Tenders for Convict Transports
10/15/20241 min read


The vast majority of convicts shipped to Australia were transported in merchant vessels employed under contract by government. Very few were sent out in ships owned and operated by the Royal Navy.
Responsibility for hiring these ships and fitting them out as convict transports was initially assigned to the Navy Board, and after 1794, the Transport Board, both semi-independent subsidiaries of the Admiralty. In principle, they were supposed to hire these transports following a competitive tender with advertisements published in the newspapers and/or the coffee houses – but a study of the 59 naval transports taken up for the Botany Bay trade between 1786 and 1800 shows that around half were sole source procurements. There were a number of reasons for this - lack of time, a thin market or the desire to employ specialist vessels, such as East Indiamen.
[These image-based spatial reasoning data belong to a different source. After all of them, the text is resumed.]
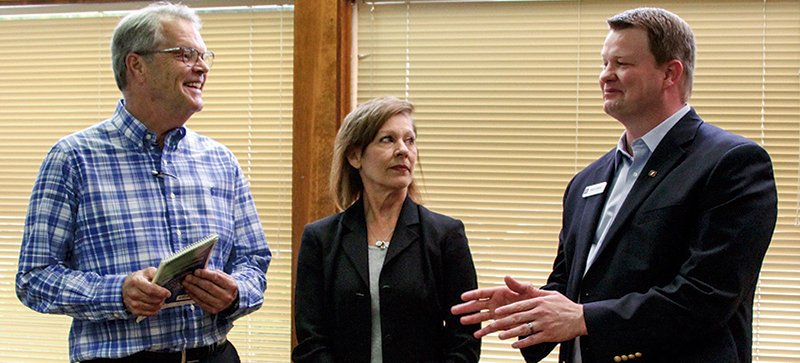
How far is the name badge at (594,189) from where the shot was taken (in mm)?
2443

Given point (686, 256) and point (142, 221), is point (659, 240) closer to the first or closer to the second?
point (686, 256)

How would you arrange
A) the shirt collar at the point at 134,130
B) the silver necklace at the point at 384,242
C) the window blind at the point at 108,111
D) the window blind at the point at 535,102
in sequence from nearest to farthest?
1. the shirt collar at the point at 134,130
2. the silver necklace at the point at 384,242
3. the window blind at the point at 535,102
4. the window blind at the point at 108,111

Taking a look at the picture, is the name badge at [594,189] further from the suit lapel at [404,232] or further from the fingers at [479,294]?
the suit lapel at [404,232]

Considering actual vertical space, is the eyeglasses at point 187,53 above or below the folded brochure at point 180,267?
above

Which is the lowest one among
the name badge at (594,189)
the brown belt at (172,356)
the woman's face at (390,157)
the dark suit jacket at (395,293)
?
the brown belt at (172,356)

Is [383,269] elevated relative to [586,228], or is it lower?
lower

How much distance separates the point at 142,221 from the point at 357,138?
727 mm

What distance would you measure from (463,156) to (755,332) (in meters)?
1.36

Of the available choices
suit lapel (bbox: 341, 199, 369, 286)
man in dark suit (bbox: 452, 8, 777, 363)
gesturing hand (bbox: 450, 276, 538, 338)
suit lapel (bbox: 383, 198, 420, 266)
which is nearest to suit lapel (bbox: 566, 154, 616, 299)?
man in dark suit (bbox: 452, 8, 777, 363)

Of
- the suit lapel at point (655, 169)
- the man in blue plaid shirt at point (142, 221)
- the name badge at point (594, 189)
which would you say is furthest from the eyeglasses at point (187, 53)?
the suit lapel at point (655, 169)

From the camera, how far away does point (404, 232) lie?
2746 millimetres

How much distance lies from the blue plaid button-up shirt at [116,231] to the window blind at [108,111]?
111 centimetres

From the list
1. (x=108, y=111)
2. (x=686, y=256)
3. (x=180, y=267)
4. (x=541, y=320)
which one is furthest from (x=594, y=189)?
(x=108, y=111)

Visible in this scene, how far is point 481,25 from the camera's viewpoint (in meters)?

Invitation to Tender for the First Fleet (Morning Herald, 1 September 1786)


Jordaine & Shaw Tender to the Africa Committee, 1788 (UK National Archives T70/1556)
None of the tenders for the early Botany Baymen have survived, but below is a proposal from the year 1788 to supply pork and butter to the African Committee, the committee of British merchants which managed the slave trade on the West African coast, partly-funded by the British government. This provides a rough idea of how these tenders would have looked. (The contractors in this example, Jordaine & Shaw, also supplied provisions for the intended settlement at Botany Bay in 1786, which were shipped with the First Fleet.)